Introduction:. It is well documented that many species from Passifloraceae family can provide edible and nutritious fruits while the leaves of cultivated plants are renewable and waste material. This biomass may be further used in various sectors, especially as a bioactive food additive and as source of innovative pharmaceuticals, cosmetics or feed additives. The biomaterials and green chemistry are new sectors bioeconomy according to the high-level horizontal strategies and bio-based industries in Europe. In recent years, attention has been paid to the biological activity and phytochemical profiles of extracts from different species of Passiflora. However, there is little comparative studies using the same procedures and techniques in the same laboratory conditions for study of plant material obtained from the similar greenhouse conditions.

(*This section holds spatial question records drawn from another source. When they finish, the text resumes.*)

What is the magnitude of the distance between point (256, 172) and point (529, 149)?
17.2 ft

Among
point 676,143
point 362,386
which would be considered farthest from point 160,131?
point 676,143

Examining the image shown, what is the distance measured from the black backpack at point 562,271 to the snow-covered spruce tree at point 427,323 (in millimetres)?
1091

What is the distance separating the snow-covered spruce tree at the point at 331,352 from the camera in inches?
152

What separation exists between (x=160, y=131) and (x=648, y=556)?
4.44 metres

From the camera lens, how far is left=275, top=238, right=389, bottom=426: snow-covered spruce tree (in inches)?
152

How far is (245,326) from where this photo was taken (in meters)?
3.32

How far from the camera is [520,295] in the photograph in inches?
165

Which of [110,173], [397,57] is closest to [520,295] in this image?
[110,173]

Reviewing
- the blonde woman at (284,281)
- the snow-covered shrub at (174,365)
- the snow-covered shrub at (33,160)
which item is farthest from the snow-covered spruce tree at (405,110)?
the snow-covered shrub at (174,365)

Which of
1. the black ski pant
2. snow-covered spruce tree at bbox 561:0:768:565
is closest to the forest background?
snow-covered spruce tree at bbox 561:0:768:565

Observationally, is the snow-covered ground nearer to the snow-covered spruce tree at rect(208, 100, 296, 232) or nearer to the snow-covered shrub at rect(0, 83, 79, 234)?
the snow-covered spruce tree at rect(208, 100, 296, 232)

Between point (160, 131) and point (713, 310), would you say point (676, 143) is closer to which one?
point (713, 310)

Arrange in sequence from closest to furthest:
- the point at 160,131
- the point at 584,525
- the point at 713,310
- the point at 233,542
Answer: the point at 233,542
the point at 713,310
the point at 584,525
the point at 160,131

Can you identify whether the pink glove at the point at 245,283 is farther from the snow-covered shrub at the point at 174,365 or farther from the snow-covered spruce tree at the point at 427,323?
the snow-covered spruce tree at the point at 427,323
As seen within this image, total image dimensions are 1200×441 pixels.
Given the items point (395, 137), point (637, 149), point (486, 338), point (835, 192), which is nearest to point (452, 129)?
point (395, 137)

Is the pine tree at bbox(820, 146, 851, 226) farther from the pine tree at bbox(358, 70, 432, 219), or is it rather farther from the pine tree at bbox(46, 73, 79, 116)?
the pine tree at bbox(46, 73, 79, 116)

Objective: This study was focused on the examination of antioxidative activities of low concentrations of crude extracts from leaves of Passiflora incarnata L., Passiflora caerulea L., and Passiflora alata Curtis.

Methods: The activity was evaluated using 2,2-diphenyl-1-picrylhydrazyl (DPPH), 2,2’-azino-bis (3-ethylbenzothiazoline-6-sulphonic acid) (ABTS) radical scavenging and ferric reducing antioxidant power (FRAP) methods. Results of study were supported by estimation of chemical composition with secondary metabolites profiling in extracts which were carried out previously for the same extracts from three Passiflora species. One-way ANOVA analysis revealed significant differences in the antioxidant activity of various concentrations of the extracts using the DPPH and ABTS radical models, and FRAP method.

Results: Measurement of antioxidant capacity (expressed as trolox equivalent, TE) showed that the most active was extract of P. caerulea > P. alata > P. incarnata. Phytochemical analysis for extracts of P. caerulea and P. incarnata showed greater similarities in metabolites content than P. alata. However, comparative statistical analysis of antioxidant activity showed that despite this phytochemical similarities, extract from P. alata leaves had higher activities than extract from leaves P. incarnata. Antioxidant effect of extract from P. alata can be explain by terpenoids presented in this extract. In this work, there have been discussed activities against Acanthamoeba castellanii strain, antibacterial and antifungal activities against selected clinical microorganisms (Enterococcus faecalis, Escherichia coli, Staphylococcus aureus, and Candida albicans, Micro-sporum gypseum), and anti-leukemic activities tested in human acute lymphoblastic leukemia cell lines for this extracts, which have been described in previous authors’ publications.

Conclusion: Our current and previous studies showed that the same crude extracts from leaves of P. alata, P. caerulea, P. incarnata exerted not only antioxidant potential in vitro but also few interesting properties such as antibacterial, antifungal, amoebostatic, amoebicidal activities, which indicate the possibility of using these extracts in both a healthy diet and natural cosmetics. Leaves of this species may become an interesting source of biomaterials which can exert health-promoting effects.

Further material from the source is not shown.